Task to carry out →
Report only how many lines below include "site".
-=-=-
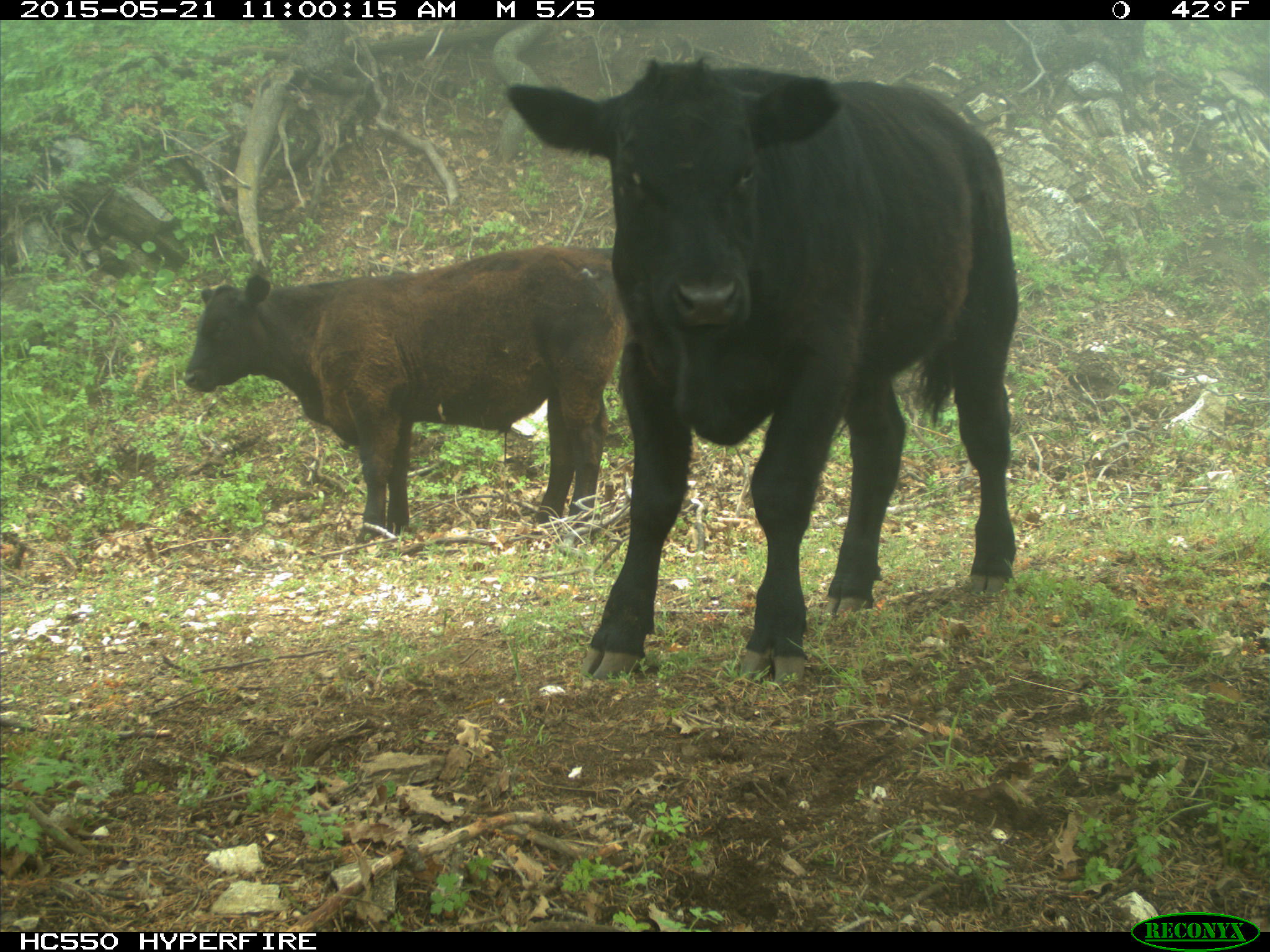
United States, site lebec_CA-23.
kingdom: Animalia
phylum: Chordata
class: Mammalia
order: Artiodactyla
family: Bovidae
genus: Bos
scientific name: Bos taurus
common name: domestic cow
Bos taurus (domestic cow).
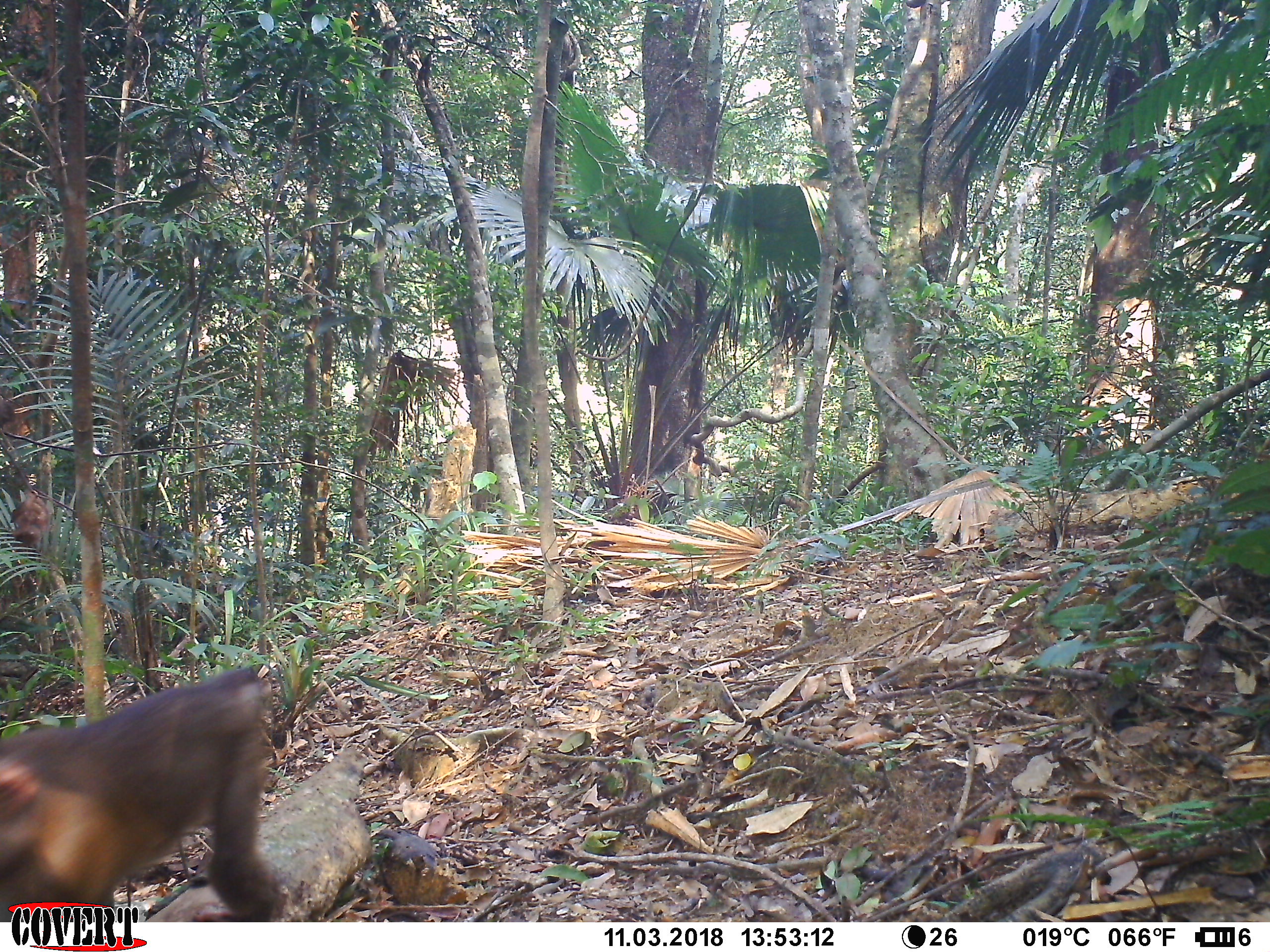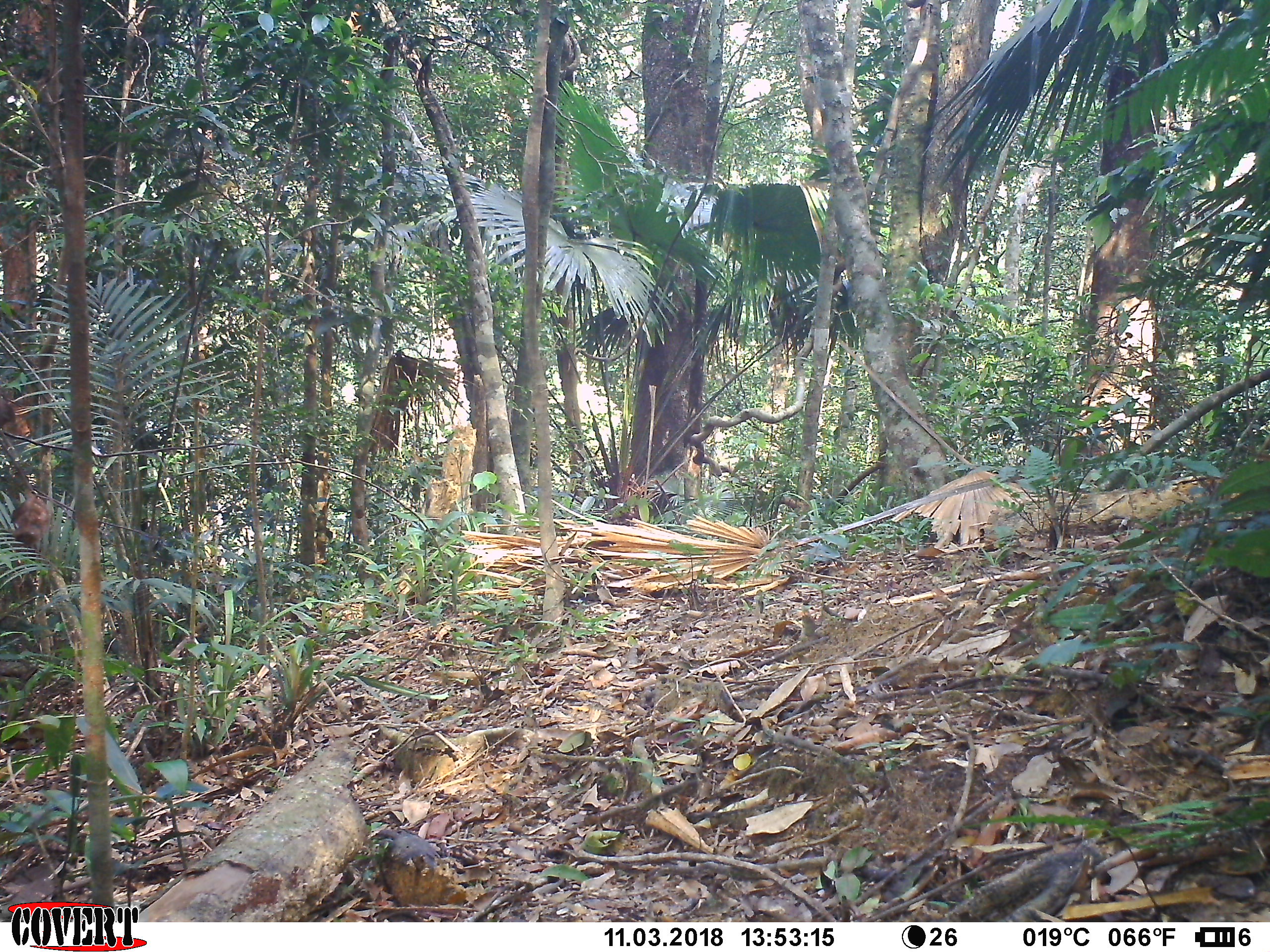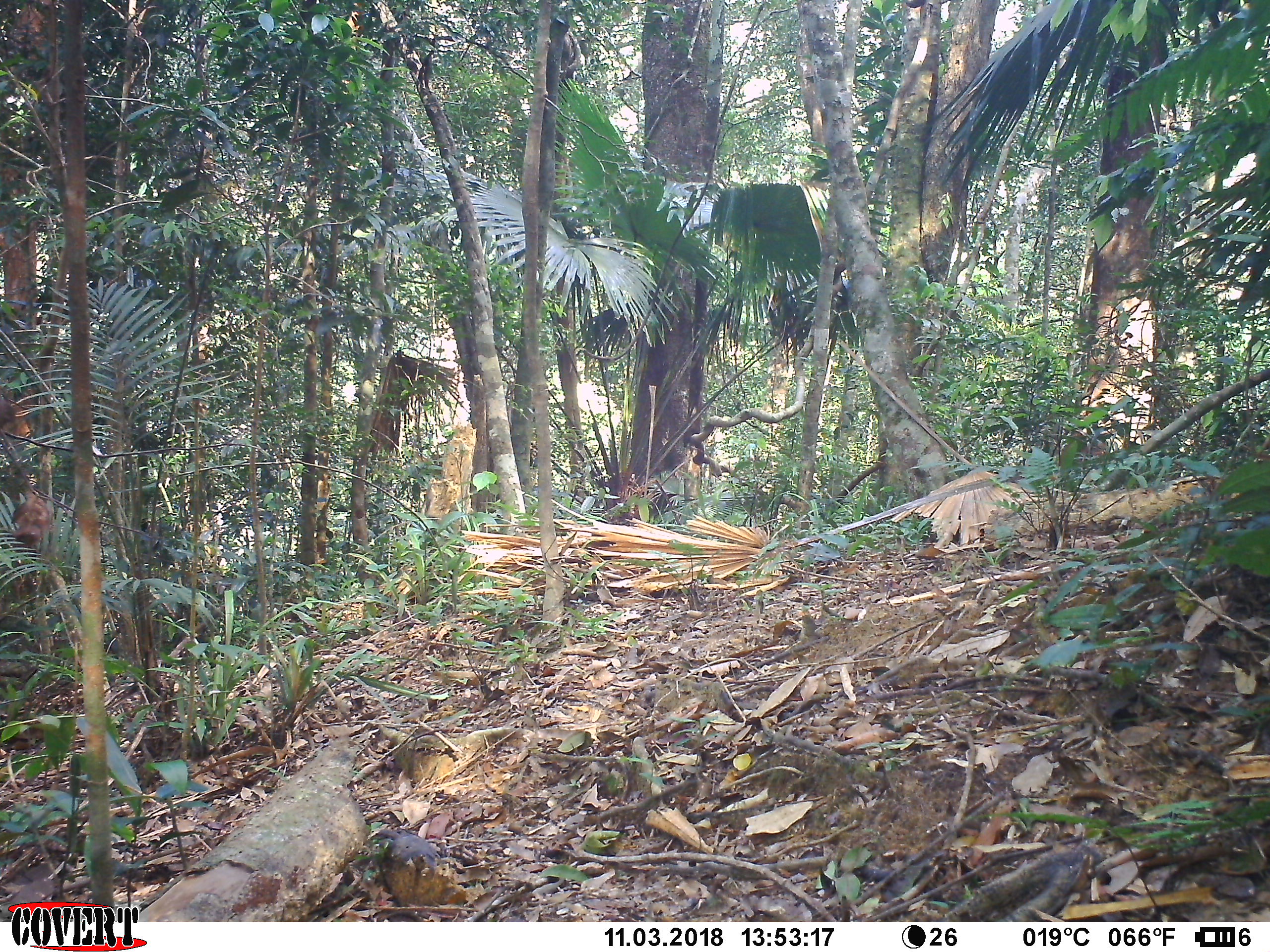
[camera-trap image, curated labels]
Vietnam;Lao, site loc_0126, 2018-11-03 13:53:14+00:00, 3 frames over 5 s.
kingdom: Animalia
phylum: Chordata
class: Mammalia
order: Primates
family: Cercopithecidae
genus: Macaca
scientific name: Macaca nemestrina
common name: pig-tailed macaque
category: pig tailed macaque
Pig tailed macaque (pig-tailed macaque) (Macaca nemestrina). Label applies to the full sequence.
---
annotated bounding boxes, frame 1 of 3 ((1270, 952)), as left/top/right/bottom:
pig tailed macaque: 0/666/288/922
-=-=-
Answer to this problem →
2